The period of the Cuban Missile Crisis has proved one which filmmakers and other creative types have returned to time and again, but with Ginger & Rosa writer and director Sally Potter was taking a more British view of the event and how it affected the lives of the most impressionable citizens who in this case would be the teenagers she concentrated on here, with the two girls becoming wrapped up in the Campaign for Nuclear Disarmament. Though the effect of this consciousness-raising has very different effects on them both, finally driving them apart as they took alternative paths; that said, they were still linked very strongly, just not in the manner they would have been most happy with.

Certainly poor Ginger, who carries the weight of the world on her shoulders, is unhappy with the way things develop, in a performance from Elle Fanning which became the heart of the piece, and just about saved it from a rather uneasy conservatism which was surprising coming from this director. Fanning managed a very creditable English accent, and if she was called upon to spend increasing amounts of her scenes in tears then at least that suited the unravelling mental state of Ginger, though her hectoring qualities were rather less easy to take. Before long her obsession with the end of the world in nuclear armageddon grows wearing, especially as it appears to be the sole lens she can see her environment through.

That said, Potter made sure that we could well understand Ginger's anxieties and see that she really needed someone to offer her a sense of perspective which was lacking in those around her: if anything, they inadvertently encourage the girl in her worries. Her relationship with her mother, who abandoned her promising painting career to bring up her daughter, grows fraught with tensions because Ginger thinks she is pushing her beloved, activist father Roland (Alessandro Nivola) away from their unstable family unit when it's actually he who is the problem, and funnily enough his character proves a problem for the overall plotline and themes of the film into the bargain.

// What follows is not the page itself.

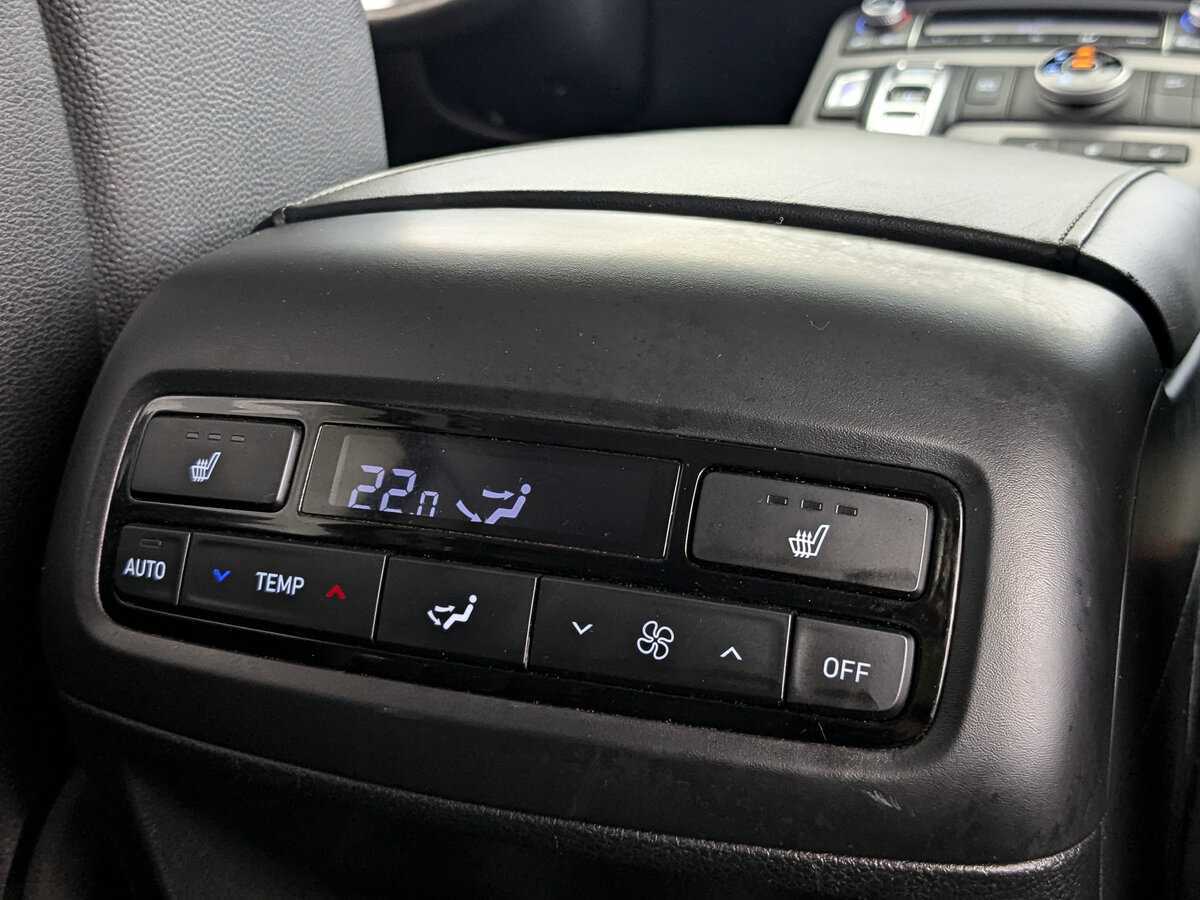 Купить Hyundai Palisade, 2021, 149 917 км, фото №29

Basically everyone who has principles here is shown up as a sham of a human being, either because those ideals make them a hypocrite in their day to day lives (as in the case of Roland) or cannot be sustained in the face of the wider community, whether that be family and friends or the global one (Ginger). Standing up for anything here leads to heartache or exposure of your essential failings, which does make for a tone which may flirt with the attractiveness of rebelling against a status quo that can bring the world to the brink of annihilation but is more caught up in showing that any noble notions of saving the population of Planet Earth are strictly for the kids who don't know any better, and they will have that youthful optimism for positive change knocked out of them soon enough. It's a dispiriting and frankly humourless take on trying to do the best when your personality flaws will always scupper such lofty standards, a very twenty-first century viewpoint on past integrities.